• [Directions]: Write again exactly the lines in the listing below, starting at the line with "Vindicta Britannica, an" and ending at the line with "A graphic with", both included. Pictures are not copied.

• [Material for this task]:
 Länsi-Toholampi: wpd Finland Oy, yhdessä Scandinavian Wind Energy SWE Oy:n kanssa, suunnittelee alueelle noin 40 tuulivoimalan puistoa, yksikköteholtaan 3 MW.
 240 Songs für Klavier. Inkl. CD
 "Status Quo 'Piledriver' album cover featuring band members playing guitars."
...
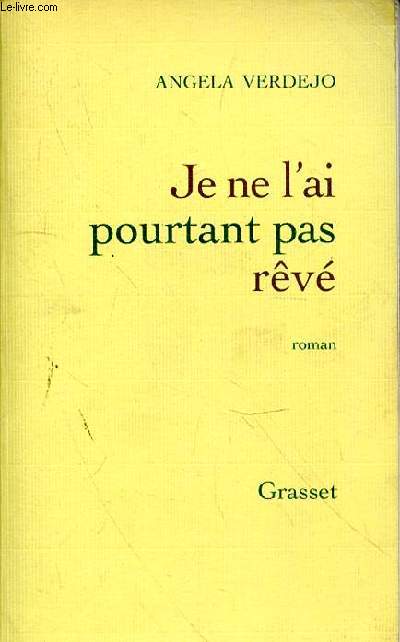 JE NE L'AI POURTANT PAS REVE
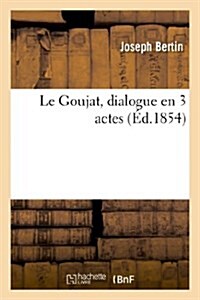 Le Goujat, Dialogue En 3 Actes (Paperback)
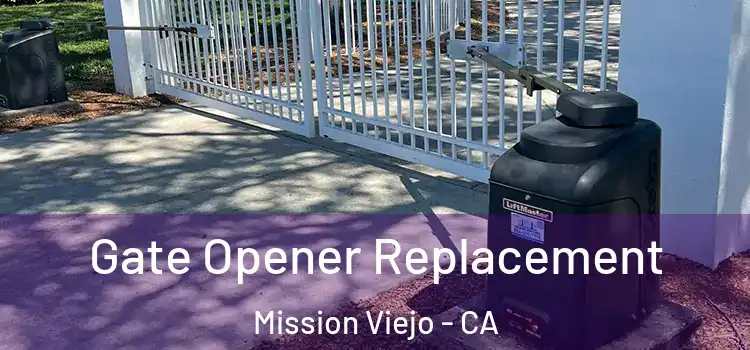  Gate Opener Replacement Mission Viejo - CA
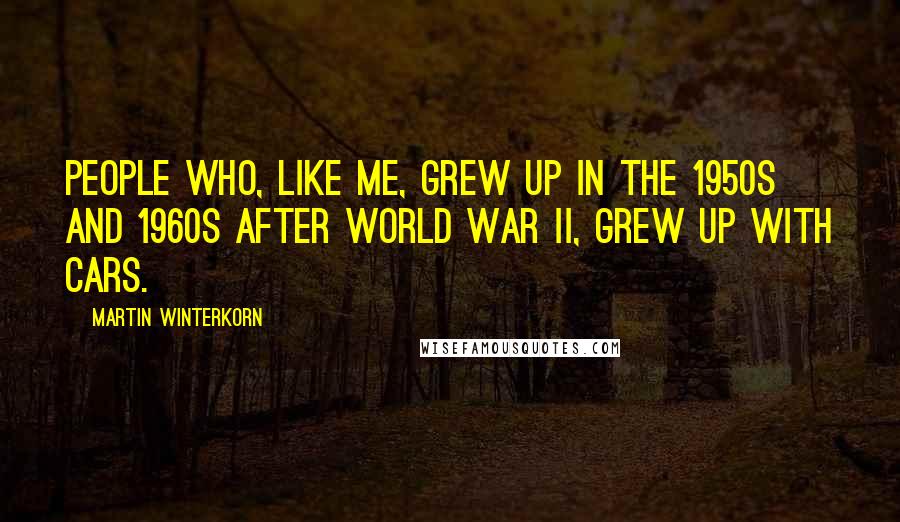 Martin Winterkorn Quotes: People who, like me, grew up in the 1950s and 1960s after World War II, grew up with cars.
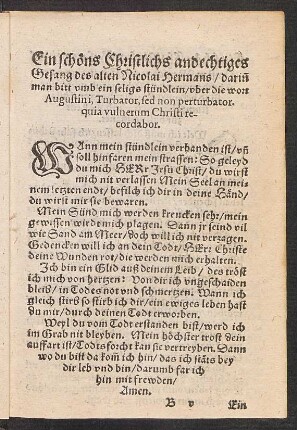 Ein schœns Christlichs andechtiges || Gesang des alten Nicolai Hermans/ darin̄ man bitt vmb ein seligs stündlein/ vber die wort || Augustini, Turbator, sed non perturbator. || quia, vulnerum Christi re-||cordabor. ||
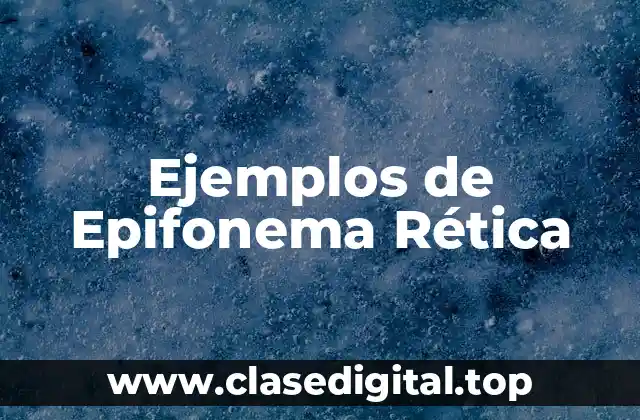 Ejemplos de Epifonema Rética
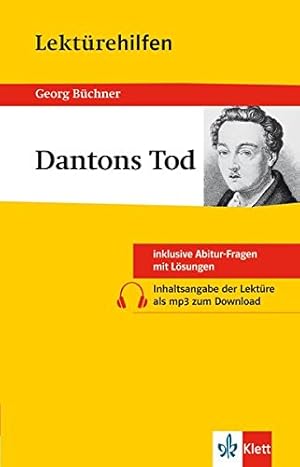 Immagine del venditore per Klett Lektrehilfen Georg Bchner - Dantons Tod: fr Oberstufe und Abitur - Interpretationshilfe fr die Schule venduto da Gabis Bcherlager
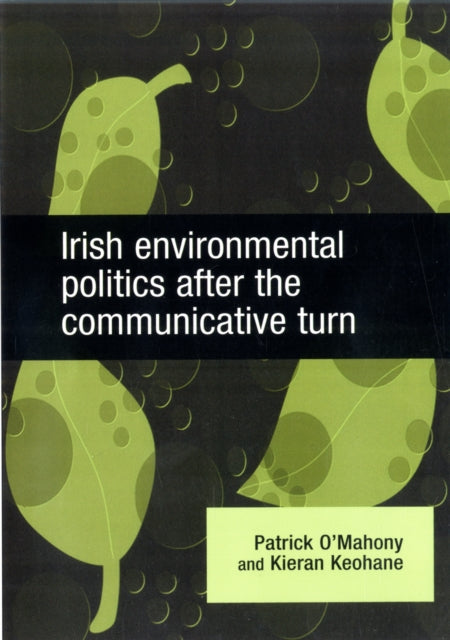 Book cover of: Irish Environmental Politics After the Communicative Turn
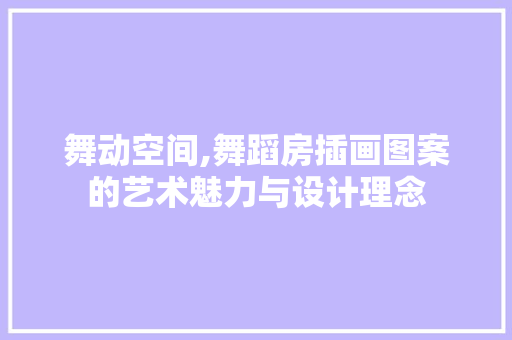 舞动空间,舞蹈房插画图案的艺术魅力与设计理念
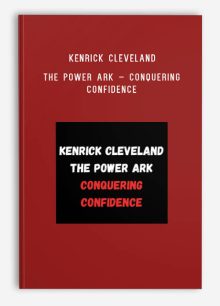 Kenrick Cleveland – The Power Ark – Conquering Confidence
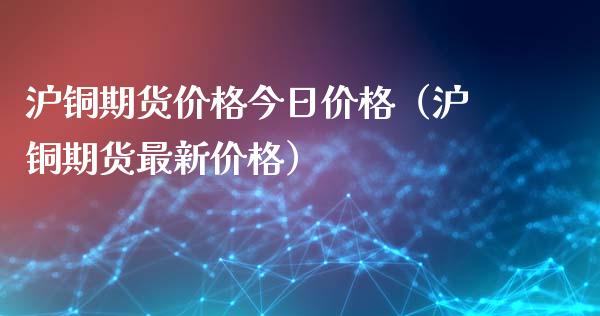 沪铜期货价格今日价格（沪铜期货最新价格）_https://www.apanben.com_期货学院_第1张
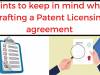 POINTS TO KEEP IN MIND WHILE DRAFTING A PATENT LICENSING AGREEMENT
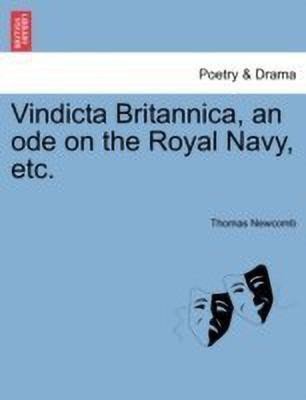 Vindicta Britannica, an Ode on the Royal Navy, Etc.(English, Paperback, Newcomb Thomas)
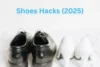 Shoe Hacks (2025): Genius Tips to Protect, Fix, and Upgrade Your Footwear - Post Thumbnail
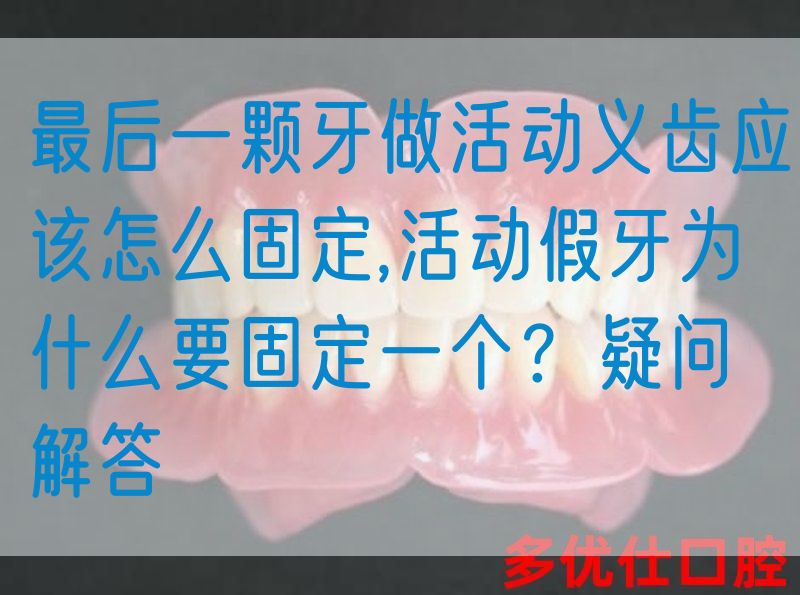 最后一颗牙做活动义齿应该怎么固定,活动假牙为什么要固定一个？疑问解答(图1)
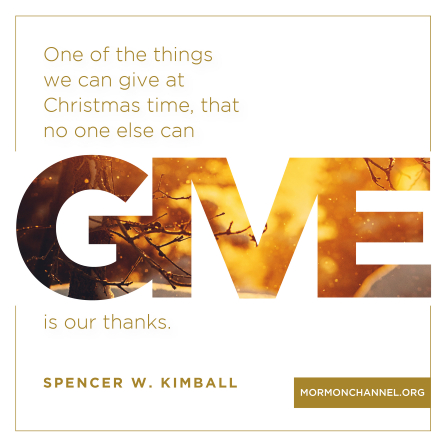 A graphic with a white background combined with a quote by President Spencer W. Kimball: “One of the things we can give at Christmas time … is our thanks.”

• [Response for this exercise]:
 Vindicta Britannica, an Ode on the Royal Navy, Etc.(English, Paperback, Newcomb Thomas)
 Shoe Hacks (2025): Genius Tips to Protect, Fix, and Upgrade Your Footwear - Post Thumbnail
 最后一颗牙做活动义齿应该怎么固定,活动假牙为什么要固定一个？疑问解答(图1)
 A graphic with a white background combined with a quote by President Spencer W. Kimball: “One of the things we can give at Christmas time … is our thanks.”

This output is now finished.